Le message ici est que l’armée russe est prête à étendre la portée du conflit à Kherson, si nécessaire. Il a été question d’une offensive russe massive vers la mi-novembre. Les nouvelles mesures de sécurité annoncées par M. Poutine cette semaine et la création d’un conseil de coordination spécial dirigé par le Premier ministre Mikhail Mishustin pour répondre aux besoins des forces armées russes impliquent que le temps futur est mis sur le pied de guerre.
De manière significative, le général Surovikin a déclaré à un moment donné de sa conférence de presse : « L’ennemi ne renonce pas à tenter d’attaquer les positions des troupes russes. Cela concerne, en premier lieu, les directions de Kupyansk (oblast de Kharkov), Krasnolimansky (oblast de Donetsk) et Mykolaiv-Krivoy Rog (oblast voisin de Kherson.) Notre ennemi est un régime criminel qui tue les citoyens de l’Ukraine. Nous sommes un seul peuple avec les Ukrainiens et nous souhaitons que l’Ukraine devienne un État indépendant de l’Occident et de l’OTAN, ami de la Russie…
» Le régime ukrainien tente de percer nos défenses. À cette fin, l’AFU attire toutes les réserves disponibles vers les lignes de front. Il s’agit principalement de forces de défense territoriale qui n’ont pas terminé leur entraînement complet. En fait, les dirigeants ukrainiens les condamnent à la destruction. »

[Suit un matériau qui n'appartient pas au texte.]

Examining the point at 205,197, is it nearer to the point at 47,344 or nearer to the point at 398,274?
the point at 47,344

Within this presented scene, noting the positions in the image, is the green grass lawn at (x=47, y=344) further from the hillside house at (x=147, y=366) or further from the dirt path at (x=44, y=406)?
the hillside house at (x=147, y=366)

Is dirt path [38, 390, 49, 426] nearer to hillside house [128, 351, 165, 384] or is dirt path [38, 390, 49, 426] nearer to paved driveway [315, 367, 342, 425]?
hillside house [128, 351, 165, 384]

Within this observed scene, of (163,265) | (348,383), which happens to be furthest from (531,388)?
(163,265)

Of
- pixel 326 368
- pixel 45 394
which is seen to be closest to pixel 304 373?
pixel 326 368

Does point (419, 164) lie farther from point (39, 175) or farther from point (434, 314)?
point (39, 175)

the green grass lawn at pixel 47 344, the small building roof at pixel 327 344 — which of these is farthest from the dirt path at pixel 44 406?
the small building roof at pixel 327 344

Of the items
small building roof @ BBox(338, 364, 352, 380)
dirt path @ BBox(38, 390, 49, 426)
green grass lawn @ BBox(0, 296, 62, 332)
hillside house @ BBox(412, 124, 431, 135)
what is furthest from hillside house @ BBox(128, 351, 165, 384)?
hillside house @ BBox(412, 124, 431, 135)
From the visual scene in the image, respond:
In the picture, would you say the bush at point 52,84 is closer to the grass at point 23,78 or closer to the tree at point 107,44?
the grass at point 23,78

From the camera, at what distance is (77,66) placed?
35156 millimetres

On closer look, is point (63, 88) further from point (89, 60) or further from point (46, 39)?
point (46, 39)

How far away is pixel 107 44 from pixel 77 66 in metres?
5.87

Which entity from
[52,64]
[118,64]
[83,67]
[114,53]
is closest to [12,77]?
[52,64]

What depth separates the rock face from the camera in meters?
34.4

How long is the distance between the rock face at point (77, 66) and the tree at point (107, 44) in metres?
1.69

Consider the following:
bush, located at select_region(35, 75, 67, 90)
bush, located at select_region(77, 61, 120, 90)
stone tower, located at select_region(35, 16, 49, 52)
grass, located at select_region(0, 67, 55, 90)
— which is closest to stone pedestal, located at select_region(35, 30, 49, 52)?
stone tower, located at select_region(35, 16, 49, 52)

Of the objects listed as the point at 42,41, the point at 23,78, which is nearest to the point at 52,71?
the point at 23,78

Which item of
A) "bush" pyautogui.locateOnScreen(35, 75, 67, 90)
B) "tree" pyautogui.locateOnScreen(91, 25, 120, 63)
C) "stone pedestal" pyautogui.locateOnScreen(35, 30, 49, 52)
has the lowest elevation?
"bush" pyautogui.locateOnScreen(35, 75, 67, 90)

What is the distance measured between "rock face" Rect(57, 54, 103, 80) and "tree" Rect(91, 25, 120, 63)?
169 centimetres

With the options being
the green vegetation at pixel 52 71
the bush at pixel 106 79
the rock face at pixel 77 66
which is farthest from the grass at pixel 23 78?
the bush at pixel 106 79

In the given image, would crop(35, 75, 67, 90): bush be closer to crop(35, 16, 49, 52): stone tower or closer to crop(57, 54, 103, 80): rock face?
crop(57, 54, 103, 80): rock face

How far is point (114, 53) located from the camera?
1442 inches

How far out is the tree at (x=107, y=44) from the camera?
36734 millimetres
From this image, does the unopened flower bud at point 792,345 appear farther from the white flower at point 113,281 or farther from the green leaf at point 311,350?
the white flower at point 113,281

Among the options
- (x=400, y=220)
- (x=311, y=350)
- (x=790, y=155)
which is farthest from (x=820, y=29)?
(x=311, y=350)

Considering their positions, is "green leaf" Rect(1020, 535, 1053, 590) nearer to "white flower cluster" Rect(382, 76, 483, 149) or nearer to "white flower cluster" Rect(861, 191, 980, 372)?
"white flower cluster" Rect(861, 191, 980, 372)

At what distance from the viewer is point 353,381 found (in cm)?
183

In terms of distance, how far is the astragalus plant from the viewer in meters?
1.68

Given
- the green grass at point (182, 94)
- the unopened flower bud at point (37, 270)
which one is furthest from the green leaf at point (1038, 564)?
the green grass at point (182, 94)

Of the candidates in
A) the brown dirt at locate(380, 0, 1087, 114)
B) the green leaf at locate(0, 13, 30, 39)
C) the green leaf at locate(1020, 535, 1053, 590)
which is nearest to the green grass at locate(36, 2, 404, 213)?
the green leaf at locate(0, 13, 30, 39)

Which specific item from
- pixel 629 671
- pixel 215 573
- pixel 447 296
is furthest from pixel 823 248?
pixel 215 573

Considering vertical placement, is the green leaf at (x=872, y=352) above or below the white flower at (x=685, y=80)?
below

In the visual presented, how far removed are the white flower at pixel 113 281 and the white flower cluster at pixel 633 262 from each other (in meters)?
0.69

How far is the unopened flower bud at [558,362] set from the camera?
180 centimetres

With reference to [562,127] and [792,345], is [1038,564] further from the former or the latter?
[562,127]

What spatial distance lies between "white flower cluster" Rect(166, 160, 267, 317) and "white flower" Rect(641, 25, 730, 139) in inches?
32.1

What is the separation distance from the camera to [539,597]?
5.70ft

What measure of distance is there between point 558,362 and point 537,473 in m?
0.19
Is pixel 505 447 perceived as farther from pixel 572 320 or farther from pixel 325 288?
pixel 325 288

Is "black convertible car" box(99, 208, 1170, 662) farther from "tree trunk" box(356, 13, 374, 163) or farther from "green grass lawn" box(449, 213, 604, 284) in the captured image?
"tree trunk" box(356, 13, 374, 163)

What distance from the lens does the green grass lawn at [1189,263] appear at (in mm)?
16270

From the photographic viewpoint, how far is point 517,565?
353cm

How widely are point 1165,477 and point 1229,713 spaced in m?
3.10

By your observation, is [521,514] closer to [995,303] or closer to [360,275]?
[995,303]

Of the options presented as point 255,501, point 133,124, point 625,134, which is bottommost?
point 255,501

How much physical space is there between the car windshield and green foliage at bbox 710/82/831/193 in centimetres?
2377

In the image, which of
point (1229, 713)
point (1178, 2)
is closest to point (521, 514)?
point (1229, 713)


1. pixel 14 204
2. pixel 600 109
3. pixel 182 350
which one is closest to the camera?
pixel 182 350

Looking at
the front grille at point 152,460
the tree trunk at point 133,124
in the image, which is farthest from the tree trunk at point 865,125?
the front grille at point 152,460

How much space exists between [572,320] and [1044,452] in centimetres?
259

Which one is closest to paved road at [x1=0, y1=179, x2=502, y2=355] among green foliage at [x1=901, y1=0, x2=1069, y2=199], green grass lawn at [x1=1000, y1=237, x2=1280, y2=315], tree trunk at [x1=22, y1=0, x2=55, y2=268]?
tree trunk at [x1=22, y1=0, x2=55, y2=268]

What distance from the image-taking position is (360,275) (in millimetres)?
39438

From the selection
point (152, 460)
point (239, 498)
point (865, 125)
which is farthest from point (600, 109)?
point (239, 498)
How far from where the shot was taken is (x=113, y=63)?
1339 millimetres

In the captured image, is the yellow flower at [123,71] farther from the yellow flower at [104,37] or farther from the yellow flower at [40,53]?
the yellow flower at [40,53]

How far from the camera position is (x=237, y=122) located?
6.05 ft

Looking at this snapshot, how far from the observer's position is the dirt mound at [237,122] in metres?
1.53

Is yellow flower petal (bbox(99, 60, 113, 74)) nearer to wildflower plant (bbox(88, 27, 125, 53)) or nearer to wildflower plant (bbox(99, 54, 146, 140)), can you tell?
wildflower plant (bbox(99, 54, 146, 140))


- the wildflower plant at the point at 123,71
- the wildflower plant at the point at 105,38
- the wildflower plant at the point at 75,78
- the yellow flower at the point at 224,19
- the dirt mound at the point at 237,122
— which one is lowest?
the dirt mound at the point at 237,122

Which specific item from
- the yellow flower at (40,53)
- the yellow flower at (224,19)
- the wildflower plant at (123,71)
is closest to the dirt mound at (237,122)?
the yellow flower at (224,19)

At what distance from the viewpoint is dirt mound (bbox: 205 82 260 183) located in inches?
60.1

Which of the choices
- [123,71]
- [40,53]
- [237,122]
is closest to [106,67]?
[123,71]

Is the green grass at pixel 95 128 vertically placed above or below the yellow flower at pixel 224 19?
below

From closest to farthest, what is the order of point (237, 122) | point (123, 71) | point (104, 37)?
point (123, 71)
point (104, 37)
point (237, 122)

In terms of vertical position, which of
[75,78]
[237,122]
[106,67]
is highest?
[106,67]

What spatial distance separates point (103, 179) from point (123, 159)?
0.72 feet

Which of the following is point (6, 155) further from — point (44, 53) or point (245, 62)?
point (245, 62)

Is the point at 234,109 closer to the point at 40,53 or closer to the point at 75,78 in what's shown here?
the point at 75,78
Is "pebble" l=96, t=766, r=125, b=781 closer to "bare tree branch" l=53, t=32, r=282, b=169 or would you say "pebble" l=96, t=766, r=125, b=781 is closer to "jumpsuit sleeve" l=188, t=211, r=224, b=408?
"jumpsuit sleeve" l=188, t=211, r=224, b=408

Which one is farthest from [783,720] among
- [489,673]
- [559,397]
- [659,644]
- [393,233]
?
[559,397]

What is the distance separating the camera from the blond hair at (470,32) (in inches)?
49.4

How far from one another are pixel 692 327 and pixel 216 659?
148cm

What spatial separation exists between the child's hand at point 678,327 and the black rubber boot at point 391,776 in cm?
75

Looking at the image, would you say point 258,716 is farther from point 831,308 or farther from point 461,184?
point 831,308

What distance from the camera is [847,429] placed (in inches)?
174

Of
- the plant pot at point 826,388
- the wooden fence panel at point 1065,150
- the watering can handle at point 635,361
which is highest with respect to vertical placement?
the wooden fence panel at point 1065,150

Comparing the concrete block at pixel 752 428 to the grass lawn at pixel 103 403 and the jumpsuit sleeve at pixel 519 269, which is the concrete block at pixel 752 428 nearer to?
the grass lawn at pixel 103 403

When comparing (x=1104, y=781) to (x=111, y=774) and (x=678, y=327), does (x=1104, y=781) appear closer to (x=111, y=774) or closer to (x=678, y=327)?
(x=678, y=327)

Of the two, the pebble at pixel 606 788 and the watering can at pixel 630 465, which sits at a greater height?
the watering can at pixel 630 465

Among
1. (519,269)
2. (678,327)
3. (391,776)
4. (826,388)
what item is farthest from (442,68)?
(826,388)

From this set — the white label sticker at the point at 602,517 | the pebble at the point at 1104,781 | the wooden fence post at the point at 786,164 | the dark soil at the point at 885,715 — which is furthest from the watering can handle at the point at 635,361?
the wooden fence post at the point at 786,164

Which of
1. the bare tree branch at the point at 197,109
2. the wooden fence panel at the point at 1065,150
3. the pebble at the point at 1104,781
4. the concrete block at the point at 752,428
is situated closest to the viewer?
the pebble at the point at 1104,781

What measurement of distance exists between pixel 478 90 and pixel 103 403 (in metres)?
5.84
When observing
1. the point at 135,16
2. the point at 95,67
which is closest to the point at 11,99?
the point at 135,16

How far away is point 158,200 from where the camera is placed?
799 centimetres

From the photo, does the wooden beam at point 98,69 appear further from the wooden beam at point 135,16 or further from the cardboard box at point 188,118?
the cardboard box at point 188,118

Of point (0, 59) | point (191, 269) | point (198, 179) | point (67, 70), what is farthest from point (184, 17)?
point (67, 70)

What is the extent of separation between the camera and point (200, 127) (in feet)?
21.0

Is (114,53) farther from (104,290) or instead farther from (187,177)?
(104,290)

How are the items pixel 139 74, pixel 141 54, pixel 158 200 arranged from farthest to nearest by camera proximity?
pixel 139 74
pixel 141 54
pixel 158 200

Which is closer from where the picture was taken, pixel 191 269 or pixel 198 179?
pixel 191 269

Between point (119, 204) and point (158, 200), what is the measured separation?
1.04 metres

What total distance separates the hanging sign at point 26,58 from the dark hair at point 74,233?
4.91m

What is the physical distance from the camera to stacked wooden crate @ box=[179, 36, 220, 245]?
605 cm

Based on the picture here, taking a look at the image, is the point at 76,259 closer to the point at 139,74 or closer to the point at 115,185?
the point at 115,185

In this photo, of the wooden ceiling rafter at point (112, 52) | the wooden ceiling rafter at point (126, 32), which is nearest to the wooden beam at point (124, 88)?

Puis, il a ajouté : « Nous avons une stratégie différente. Le commandant en chef [le président Poutine] en a déjà parlé. Nous ne visons pas des chiffres d’avance élevés, nous prenons soin de chaque soldat et « broyons » méthodiquement l’ennemi qui avance. Cela permet non seulement de limiter nos pertes, mais aussi de réduire considérablement le nombre de victimes civiles. »
En d’autres termes, les paramètres définis des opérations militaires spéciales axées sur la « démilitarisation » et la « dénazification » restent inchangés, tout en visant le remplacement du régime de Zelensky.
La Russie surveillera attentivement la profonde crise politique qui se développe en Europe, dont les paroxysmes en Grande-Bretagne sont un signe avant-coureur, et qui pourrait éroder le soutien inébranlable du Royaume-Uni à Zelensky, car la capacité et l’intérêt de l’Occident à financer l’économie ukrainienne et à alimenter le conflit militaire pourraient également s’amenuiser.
Néanmoins, M. Surovikin ne s’est pas laissé aller à l’hyperbole et a choisi de communiquer de manière directe et réaliste. Il s’est fait l’écho de la priorité de Poutine de prendre toutes les mesures et ressources nécessaires en fonction de la situation opérationnelle et tactique sur le front, avec pour objectif suprême de sauver la vie des soldats russes et des civils locaux.
Le général a donné l’impression que le commandement russe est prêt à faire face à toute évolution de la situation à Kherson, qu’il s’agisse d’un retrait tactique ou de combats urbains intenses.
En termes politiques, le Royaume-Uni s’étant enlisé dans un bourbier intérieur, Biden a la possibilité de passer à la diplomatie. C’est maintenant « la guerre de Biden ». Il est sur le point d’écrire son héritage présidentiel en devenant le cinquième des 14 présidents américains en fonction depuis la Seconde Guerre mondiale à « posséder » une guerre – après Harry Truman, Lyndon Johnson, George HW Bush et George W. Bush.